I knelt beside her bedroll and studied her closely. To my relief, she didn’t look too bad. Her lovely face was a little paler than I remembered and there were dark circles under her eyes, but that was all. I was able to smile at her without forcing myself to do so.

“Too bad for you that you don’t like my company,” I told her. “You’re going to have it for the next few days, until you’re strong enough to throw me out the door. And don’t imagine you can get your little brother and sister to help you get rid of me any sooner. They’re safe and happy and won’t be coming back here until you’re well. There’s nothing you can do about it.”

“Terrible children, running off and leaving me in your clutches.” Hoshi’s eyelids began to droop, and her speech became slurred with drowsiness. “Glad that Aki and I don’t have any of our own yet. Probably’d take after you. Terrible, terrible children …”

She drifted off to sleep. I knew that rest was a much better healer than I would ever be, and a much better medicine than any I could offer. There would be time enough later to give her a drink to bring down her fever and a soothing syrup for her cough. In the meanwhile, I tidied the house and had some hot rice gruel waiting for her when she woke up.

“Who told you that you could cook?” she teased as she devoured it all. Seeing her eat with such a healthy appetite was the answer to my prayers.

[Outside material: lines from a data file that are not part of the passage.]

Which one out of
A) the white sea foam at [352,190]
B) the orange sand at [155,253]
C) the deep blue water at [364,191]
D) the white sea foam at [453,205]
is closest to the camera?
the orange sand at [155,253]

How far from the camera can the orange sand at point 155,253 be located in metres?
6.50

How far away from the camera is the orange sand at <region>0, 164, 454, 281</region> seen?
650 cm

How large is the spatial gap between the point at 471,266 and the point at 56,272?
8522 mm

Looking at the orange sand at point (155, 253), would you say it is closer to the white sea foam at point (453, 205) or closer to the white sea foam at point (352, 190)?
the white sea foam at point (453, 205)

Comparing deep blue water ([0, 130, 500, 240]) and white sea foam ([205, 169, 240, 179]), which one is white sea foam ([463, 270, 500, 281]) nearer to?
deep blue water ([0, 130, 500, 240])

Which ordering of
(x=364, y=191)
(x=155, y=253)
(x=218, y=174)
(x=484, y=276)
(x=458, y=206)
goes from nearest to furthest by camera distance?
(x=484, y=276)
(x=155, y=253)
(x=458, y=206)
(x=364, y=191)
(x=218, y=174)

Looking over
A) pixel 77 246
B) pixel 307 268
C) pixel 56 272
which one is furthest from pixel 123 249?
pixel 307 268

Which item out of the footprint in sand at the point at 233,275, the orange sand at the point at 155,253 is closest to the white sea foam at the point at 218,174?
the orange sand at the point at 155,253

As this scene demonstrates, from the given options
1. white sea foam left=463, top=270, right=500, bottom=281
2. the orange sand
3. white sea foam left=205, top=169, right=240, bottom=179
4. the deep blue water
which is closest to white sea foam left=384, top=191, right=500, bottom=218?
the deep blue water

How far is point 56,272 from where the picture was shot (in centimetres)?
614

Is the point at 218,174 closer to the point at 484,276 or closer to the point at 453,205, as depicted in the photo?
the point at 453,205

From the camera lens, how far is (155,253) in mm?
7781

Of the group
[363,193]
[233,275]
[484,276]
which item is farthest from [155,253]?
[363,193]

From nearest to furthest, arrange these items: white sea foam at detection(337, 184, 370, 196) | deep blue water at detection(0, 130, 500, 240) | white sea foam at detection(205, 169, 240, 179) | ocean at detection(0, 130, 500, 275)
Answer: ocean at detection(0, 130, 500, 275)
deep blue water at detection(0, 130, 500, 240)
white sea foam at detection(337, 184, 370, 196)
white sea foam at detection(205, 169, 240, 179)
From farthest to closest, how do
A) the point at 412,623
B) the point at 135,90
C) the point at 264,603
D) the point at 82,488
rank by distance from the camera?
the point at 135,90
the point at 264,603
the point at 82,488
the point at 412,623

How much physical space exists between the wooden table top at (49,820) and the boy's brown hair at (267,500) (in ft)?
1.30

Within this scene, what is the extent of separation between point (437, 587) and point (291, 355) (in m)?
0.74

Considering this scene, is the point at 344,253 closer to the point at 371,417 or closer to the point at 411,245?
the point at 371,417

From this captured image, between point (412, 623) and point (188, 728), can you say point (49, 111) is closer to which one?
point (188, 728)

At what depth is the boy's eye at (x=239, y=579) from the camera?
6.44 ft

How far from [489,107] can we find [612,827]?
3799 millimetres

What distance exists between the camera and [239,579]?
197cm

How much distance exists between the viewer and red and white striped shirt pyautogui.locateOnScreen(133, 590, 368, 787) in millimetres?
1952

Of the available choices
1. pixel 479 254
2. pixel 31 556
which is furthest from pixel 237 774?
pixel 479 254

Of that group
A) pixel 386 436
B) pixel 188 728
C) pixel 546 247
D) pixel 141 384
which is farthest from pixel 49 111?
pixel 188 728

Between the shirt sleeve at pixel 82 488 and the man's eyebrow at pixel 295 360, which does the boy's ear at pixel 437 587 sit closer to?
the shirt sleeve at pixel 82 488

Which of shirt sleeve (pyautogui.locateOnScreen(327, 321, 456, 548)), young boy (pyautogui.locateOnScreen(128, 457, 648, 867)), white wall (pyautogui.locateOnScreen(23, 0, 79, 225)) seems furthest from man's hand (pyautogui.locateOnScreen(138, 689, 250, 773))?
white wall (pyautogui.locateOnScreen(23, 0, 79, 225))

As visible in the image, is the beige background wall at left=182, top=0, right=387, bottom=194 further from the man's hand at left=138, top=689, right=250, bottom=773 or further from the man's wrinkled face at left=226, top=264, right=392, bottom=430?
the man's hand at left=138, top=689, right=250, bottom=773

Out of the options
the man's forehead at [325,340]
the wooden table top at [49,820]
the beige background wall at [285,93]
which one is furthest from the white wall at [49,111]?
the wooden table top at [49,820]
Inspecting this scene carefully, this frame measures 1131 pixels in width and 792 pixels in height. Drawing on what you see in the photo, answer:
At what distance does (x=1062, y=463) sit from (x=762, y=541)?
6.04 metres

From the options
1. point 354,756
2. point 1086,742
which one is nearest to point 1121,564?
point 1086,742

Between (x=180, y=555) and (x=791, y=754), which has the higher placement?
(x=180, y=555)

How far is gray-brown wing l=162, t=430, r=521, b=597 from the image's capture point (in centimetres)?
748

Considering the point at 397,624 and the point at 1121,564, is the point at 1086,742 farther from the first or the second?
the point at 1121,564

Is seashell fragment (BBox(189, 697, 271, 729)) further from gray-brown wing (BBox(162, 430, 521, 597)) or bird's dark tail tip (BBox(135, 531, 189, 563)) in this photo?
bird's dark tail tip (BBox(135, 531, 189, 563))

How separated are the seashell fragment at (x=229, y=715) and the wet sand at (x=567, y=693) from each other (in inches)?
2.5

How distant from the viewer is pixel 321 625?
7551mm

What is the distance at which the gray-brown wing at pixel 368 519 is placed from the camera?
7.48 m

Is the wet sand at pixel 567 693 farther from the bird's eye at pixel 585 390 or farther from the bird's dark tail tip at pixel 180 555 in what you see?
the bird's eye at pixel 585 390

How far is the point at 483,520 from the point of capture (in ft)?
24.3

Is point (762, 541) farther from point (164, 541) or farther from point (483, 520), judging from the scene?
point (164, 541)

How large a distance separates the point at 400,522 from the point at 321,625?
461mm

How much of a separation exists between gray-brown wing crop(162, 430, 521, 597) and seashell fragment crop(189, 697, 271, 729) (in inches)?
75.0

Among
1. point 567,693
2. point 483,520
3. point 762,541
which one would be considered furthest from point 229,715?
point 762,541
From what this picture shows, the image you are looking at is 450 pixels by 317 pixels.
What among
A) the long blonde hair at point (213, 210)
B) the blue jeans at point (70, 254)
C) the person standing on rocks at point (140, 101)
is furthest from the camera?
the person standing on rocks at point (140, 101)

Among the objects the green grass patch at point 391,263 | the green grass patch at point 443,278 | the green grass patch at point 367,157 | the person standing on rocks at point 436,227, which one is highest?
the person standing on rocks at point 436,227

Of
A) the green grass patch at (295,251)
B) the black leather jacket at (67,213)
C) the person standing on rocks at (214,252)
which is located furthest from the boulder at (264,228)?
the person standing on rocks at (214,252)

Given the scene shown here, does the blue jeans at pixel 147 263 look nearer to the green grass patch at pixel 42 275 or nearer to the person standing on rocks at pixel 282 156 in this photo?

In the days that followed, I learned that sometimes the spirits answer our prayers in ways so overwhelming we might wish we’d never prayed for anything at all. I’d prayed for the chance to prove that I could be a shaman and a healer. Now I was both and more. I took great pleasure in being able to use my arts to help the Shika clan, but because of the tragic circumstances, I couldn’t truly enjoy the opportunity the gods had given me.

My days among the deer people were spent reporting to the clan nobles about Lady Ikumi’s condition, caring for her, nursing Hoshi, rushing from one villager’s house to the next to look after the sick, and warning the healthy not to try to do too much and risk falling ill themselves.

I tried to take my own advice. Kaya was a tremendous help to me when it came to harvesting ingredients and making medicines. To my surprise, she soon had her older brother trained to find all that we needed for our potions.

“How did you manage to teach him to do this?” I asked her as I picked through the basket holding his first gleanings. The quality and quantity of what he’d gathered were amazing. “He’s brought everything, even some plants I thought were already withered and gone for the season. I was driving myself mad trying to figure out what we could use as substitutes, but here they are!”

Kaya shrugged. “He knows where to look for things. Why wouldn’t he? He’s a hunter, like Aki. Plants can be his quarry as easily as animals. If he didn’t have good eyesight and know the land around here, especially the secret places of the forest, we’d all go hungry.” She grinned and added,
“You’re not the only one who’s got a special older brother, Himiko.”

Now that I had two helpers, my life should have been easier. I was able to devote more of my time to those people who were in the most danger of losing their lives to the sickness. I worked confidently, even though I found myself with less and less time to look after my own needs. The hardest part of it all was remembering not to play favorites. Sometimes, it couldn’t be helped.